The FET programme has three complementary lines of action to address different methodologies and scales, from new ideas to long-term challenges: FET Open funds projects on new ideas for radically new future technologies, at an early stage when there are few researchers working on a project topic. FET Proactive nurtures emerging themes, seeking to establish a critical mass of European researchers in a number of promising exploratory research topics. And FET Flagships are 1-billion, 10-years initiatives where hundreds of excellent European researchers unite forces to focus on solving an ambitious scientific and technological challenge, like understanding the human brain or developing the new materials of the future, such as graphene.

The new financed projects are the FET-Open Challenging Current Thinking - SpinAge under the funding scheme RIA - Research and Innovation action. The approach taken in SpinAge is to implement synaptic neurons using novel nanoscale weighted spin-based nano-oscillators, assisted by a low-energy laser pulse irradiation from an integrated plasmonic laser chip, integrated all with the CMOS interfacing electronics for a proof-of-concept of a 16x16 NCS for cognitive computing applications. Our breakthrough platform technology will demonstrate EU leadership of advanced neuromorphic computing. This project is coordinated by AARHUS UNIVERSITET together with other 6 partners including INL - International Iberian Nanotechnology Laboratory.

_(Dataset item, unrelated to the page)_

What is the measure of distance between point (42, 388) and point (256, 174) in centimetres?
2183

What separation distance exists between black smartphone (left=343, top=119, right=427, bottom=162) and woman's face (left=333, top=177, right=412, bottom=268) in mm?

The FET-OPEN Proactive - RadioSpin under the funding scheme RIA - Research and Innovation action. The goal of RadioSpin is to build a hardware neural network that computes using neural dynamics as in the brain, has a deeply layered architecture as in the neocortex, but runs and learns faster, by seven orders of magnitude. This project is coordinated by UNIVERSITE DE BORDEAUX together with other 5 partners including INL - International Iberian Nanotechnology Laboratory.

​And finally PADR-FDDT-OPEN Spinar - Spin-based hardware artificial neural network for embedded RF processing (FR). The main objective of the PADR is to test mechanisms that can prepare, organise and deliver a variety of EU-funded cooperative defence research and technology development (R&T) activities to improve the competitiveness and innovation in the European defence industry and to stimulate cooperation amongst R&T actors in all Member States. The focus of the PADR is on defence research rather than dual-use research; nevertheless, it will be complementary with existing EU programmes such as the 7th Framework Programme for Research and Technological Development and Horizon 2020 as well as R&T activities in the Member States and in the European Defence Agency (EDA).

These projects are being managed at INL by the following team: Ricardo Ferreira, Tim Böhnert, Alex Jenkins, Luana Benetti, Marcel Claro, Pedro Anacleto, Jérôme Borme, Elvira Paz and João Piteira.